Giulietta&Romeo ante-Shakespeare (?)

La Scala, dopo lo Shakespeare originale, ne mette in scena uno... di là da venire: I Capuleti e i Montecchi di Romani-Bellini infatti poco o nulla ha a che fare con il Bardo di Stratford, ispirandosi invece alla leggenda originale italiana che lo anticipa di un secolo buono. (Sulle origini del testo rinvio ad un mio commento scritto per una produzione bolognese del 2018). E infatti le prime parole che si leggono (a firma di Claudio Toscani) sul programma di sala del Teatro recitano: Dimenticare Shakespeare!

Invece, neanche a farlo apposta e precisamente a smentire la premessa, ecco che il regista Adrian Noble viene proprio dal mondo di Shakespeare (è stato direttore della prestigiosa Royal Shakespeare Company). E infatti già le foto sul sito del teatro lasciavano presagire il... peggio: Pertusi in clergyman! (Del resto anche molte fonti della nostra quotidiana intelligenza ignoranza distribuita presentano il personaggio come Frate Lorenzo...)

Il regista albionico cerca una difficile quadratura del cerchio, sostenendo (come titola il suo intervento sullo stesso programma di sala) che il soggetto sarebbe la stessa storia vista da angolazioni differenti (Shakespeare e Romani, ndr). Il che non giustifica però il presentarla mescolando le due angolazioni! Un esempio, proprio citato dal regista in chiusura del suo intervento, riguarda l’uccisione del fratello di Giulietta da parte di Romeo (che viene mostrata proprio all’inizio): che sarebbe null’altro che uno spiacevole incidente di gioco fra ragazzini, dove si fatica a trovare il vero responsabile. Eh no, caro Adrian, lo rivela lo stesso Romeo che il responsabile è proprio lui: solo che si trattò di una regolare uccisione avvenuta durante un conflitto armato fra due eserciti!

 

Ecco, evidentemente per deformazione professionale (e magari con un pizzico di spocchia british) il regista prova a convincerci di una cosa che è già chiara a tutti coloro che perlomeno conoscono la tragedia di Shakeapeare ed hanno letto non distrattamente il libretto di Romani: la prima supera il secondo di parecchi piedi!
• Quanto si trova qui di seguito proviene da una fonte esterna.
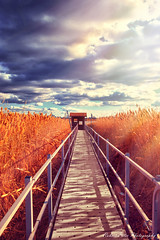 Landscape (-Simulacrum-) Tags: landscape nature sky clouds reeds sunny sunrays sunlight creative beautiful path bridge newjersey nikond5300 nikon sigma sigmalens 170500mmf28 nikonphotography naturephotography park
Peccato però che tutta l’opera musicata da Bellini si basi sul povero testo di Romani e non su quello ricco del Bardo. E che quindi trasferire parti del secondo sul primo è operazione simile a quella di mescolare lasagne al forno e vellutata al curry in un unico piatto da servire a tavola: ‘na schifezza.

 

Fin dalla scena mostrata alla fine della Sinfonia (quella dove si contrabbanda una scazzottata fra ragazzacci - Shakespeare - per un episodio di guerra in piena regola - Romani) è chiaro come il regista sia schiavo di Shakespeare, che appunto ambienta tutta la vicenda in una faida locale fra bande di bad-boys di buona famiglia, ignorando del tutto l’aspetto squisitamente e prevalentemente politico del testo di Romani, dove la storia di Verona è parte di un quadro assai più grande: le lotte fra Guelfi e Ghibellini come scontri fra le due Istituzioni dominanti nel mondo di allora: il Papato e il Sacro Romano Impero.

 

L’ambito locale e familiare - Shakespeare - viene sottolineato dal regista ad ogni piè sospinto: innanzitutto tramite la ripetuta presenza in scena del cadavere del figlio di Capellio (nel second’atto addirittura di due, uno morto e un secondo... morto che cammina). Ora, se nella prima scena dell’opera la cosa può anche starci, dal momento che Romeo ricorda quel fatto (giustificandolo però con lo scenario bellico in cui esso si verificò) poi diviene francamente stucchevole.

 

Andiamo avanti: l’ambientazione è negli anni ’30 del ‘900 e i costumi (armi automatiche incluse) dei ceffi che si aggirano in scena ricorda cosche mafiose dell’America di Al Capone e Joe Aiello: Guelfi e Ghibellini? Hahaha!

 

Torniamo a Lorenzo: Shakespeare - ed è una geniale intuizione - lo inventa frate, e come tale lo fa agire: super partes, dedito alla difesa di un sincero amore fra due giovani e alla ricerca della composizione del conflitto fra i rappresentanti veronesi dei due partiti politici che si fronteggiano. Come tale possiede anche le credenziali per celebrare matrimoni... segreti. Ora, nel testo di Romani Lorenzo è uno speziale, un medico al servizio della famiglia di Capellio, che prende le parti di Giulietta e cerca di facilitarne il legame amoroso con Romeo. Domanda: perchè mai il regista vuole anche qui chiamare in causa Shakespeare e mostrarci Lorenzo nei panni di un religioso, che in tutta l’opera non ha una sola occasione per esercitare la sua missione? (Salvo farsi il segno della croce di fronte al cadavere del fratello di Giulietta nella prima scena del second’atto!) A parte il fatto che un medico-di-famiglia è cosa del tutto plausibile, mentre assai meno lo è un prete-di-famiglia... a voler credere al regista si dovrebbe pensare che Lorenzo sia un agente ghibellino travestito da prete per meglio infiltrarsi come quinta colonna nel quartier generale dei Guelfi... roba da ridere!

 

Infine, quasi a discolparsi per le sue malefatte, il regista si inventa uno squarcio di attualità politica, ispirandosi al Patria oppressa del risorgimentale Verdi: così ci mostra - in miniatura - una scena simile a quella proposta da Livermore nel recente Macbeth: famiglie di poveri rifugiati bistrattate da militari violenti e spietati. E come colonna sonora, cosa sceglie? La mirabile introduzione (col clarinetto solista) alla seconda scena dell’atto secondo. Peccato però che quella musica celestiale evochi sì uno strazio, ma per nulla pubblico, bensì privatissimo: quello di Romeo che si sente abbandonato da tutti e da tutto!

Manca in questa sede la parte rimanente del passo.